Liebster u. verehrtester Freund,

Ich bin erst heute so weit disponiert daß ich Ihnen den Erhalt von Brief u. Buch bestätigen u. dafür meinen innigsten Dank sagen kann. Ach ja, wenn man bald 86 Jahre zählt, sind Indispositionen nichts verwunderliches, was aber die Seele bedrückt, ist der Gedanke daß man zu einer geistigen Arbeit nicht mehr fähig ist. Wären nur die Augen noch dienstfähig, dann könnte ich schreiben, lesen, arbeiten den ganzen Tag u. wäre ein glücklicher Mensch; so aber verrichte ich nur körperliche Funktionen, also eine nutzlose, überflüssige Maschine, die ich tatsächlich bin. Aber Verzeihung, ich will nicht Ihr Bedauern provocieren, das würde mich nur niederdrücken.

### Material
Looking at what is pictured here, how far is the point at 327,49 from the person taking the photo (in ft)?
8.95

### Aufgabe 1
Wie alt ist die schreibende Person im Brief oben bald?
### Aufgabe 2
Schreib aus dem Brief oben den Teil von „Liebster u. verehrtester“ bis einschließlich „mich nur niederdrücken.“ wortgetreu ab.
### Aufgabe 3
Fass den Absatz im Brief oben, der mit „Ich bin erst heute“ beginnt, kürzer zusammen und behalte dabei die wichtigsten Fakten bei.

### Lösung 1
Bald 86 Jahre.

### Lösung 2
Liebster u. verehrtester Freund,

Ich bin erst heute so weit disponiert daß ich Ihnen den Erhalt von Brief u. Buch bestätigen u. dafür meinen innigsten Dank sagen kann. Ach ja, wenn man bald 86 Jahre zählt, sind Indispositionen nichts verwunderliches, was aber die Seele bedrückt, ist der Gedanke daß man zu einer geistigen Arbeit nicht mehr fähig ist. Wären nur die Augen noch dienstfähig, dann könnte ich schreiben, lesen, arbeiten den ganzen Tag u. wäre ein glücklicher Mensch; so aber verrichte ich nur körperliche Funktionen, also eine nutzlose, überflüssige Maschine, die ich tatsächlich bin. Aber Verzeihung, ich will nicht Ihr Bedauern provocieren, das würde mich nur niederdrücken.

### Lösung 3
Erst heute geht es der schreibenden Person gut genug, um den Erhalt von Brief und Buch zu bestätigen und sich herzlich dafür zu bedanken. Mit bald 86 Jahren sind Beschwerden normal. Schwer auf der Seele liegt aber, dass geistige Arbeit nicht mehr möglich ist. Mit gesunden Augen könnte sie den ganzen Tag schreiben, lesen und arbeiten und wäre glücklich. So aber fühlt sie sich wie eine nutzlose, überflüssige Maschine. Sie bittet um Verzeihung, denn sie will kein Mitleid wecken, das sie nur bedrücken würde.